-- AIM OF THE EXERCISE --
Repeat exactly, and only, the lines of the entries below from the one with "category: gazellethomsons" through the one with "class: Aves", both ends included.
### INPUT ###
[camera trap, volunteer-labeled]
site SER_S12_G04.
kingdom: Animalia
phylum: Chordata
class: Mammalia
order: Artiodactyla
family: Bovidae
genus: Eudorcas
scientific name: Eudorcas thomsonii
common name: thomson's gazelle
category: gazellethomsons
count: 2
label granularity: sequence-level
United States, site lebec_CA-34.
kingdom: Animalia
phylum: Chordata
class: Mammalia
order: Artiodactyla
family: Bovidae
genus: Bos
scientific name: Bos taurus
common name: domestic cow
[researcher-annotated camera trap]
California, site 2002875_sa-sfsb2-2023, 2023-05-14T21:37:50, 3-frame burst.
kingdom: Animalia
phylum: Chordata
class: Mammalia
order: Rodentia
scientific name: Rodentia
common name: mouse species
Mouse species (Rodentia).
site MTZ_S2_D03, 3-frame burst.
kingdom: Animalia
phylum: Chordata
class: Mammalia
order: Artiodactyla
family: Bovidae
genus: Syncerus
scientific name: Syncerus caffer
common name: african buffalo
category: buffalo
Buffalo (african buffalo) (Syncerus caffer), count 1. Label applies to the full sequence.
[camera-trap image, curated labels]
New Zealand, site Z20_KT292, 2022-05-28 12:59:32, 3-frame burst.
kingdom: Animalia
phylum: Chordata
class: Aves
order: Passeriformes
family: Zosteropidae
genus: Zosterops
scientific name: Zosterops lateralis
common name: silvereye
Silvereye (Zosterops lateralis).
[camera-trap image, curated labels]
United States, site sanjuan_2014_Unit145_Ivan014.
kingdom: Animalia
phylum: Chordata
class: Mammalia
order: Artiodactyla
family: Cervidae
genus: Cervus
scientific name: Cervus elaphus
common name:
###
-- ANSWER TO THE PROBLEM --
category: gazellethomsons
count: 2
label granularity: sequence-level
United States, site lebec_CA-34.
kingdom: Animalia
phylum: Chordata
class: Mammalia
order: Artiodactyla
family: Bovidae
genus: Bos
scientific name: Bos taurus
common name: domestic cow
[researcher-annotated camera trap]
California, site 2002875_sa-sfsb2-2023, 2023-05-14T21:37:50, 3-frame burst.
kingdom: Animalia
phylum: Chordata
class: Mammalia
order: Rodentia
scientific name: Rodentia
common name: mouse species
Mouse species (Rodentia).
site MTZ_S2_D03, 3-frame burst.
kingdom: Animalia
phylum: Chordata
class: Mammalia
order: Artiodactyla
family: Bovidae
genus: Syncerus
scientific name: Syncerus caffer
common name: african buffalo
category: buffalo
Buffalo (african buffalo) (Syncerus caffer), count 1. Label applies to the full sequence.
[camera-trap image, curated labels]
New Zealand, site Z20_KT292, 2022-05-28 12:59:32, 3-frame burst.
kingdom: Animalia
phylum: Chordata
class: Aves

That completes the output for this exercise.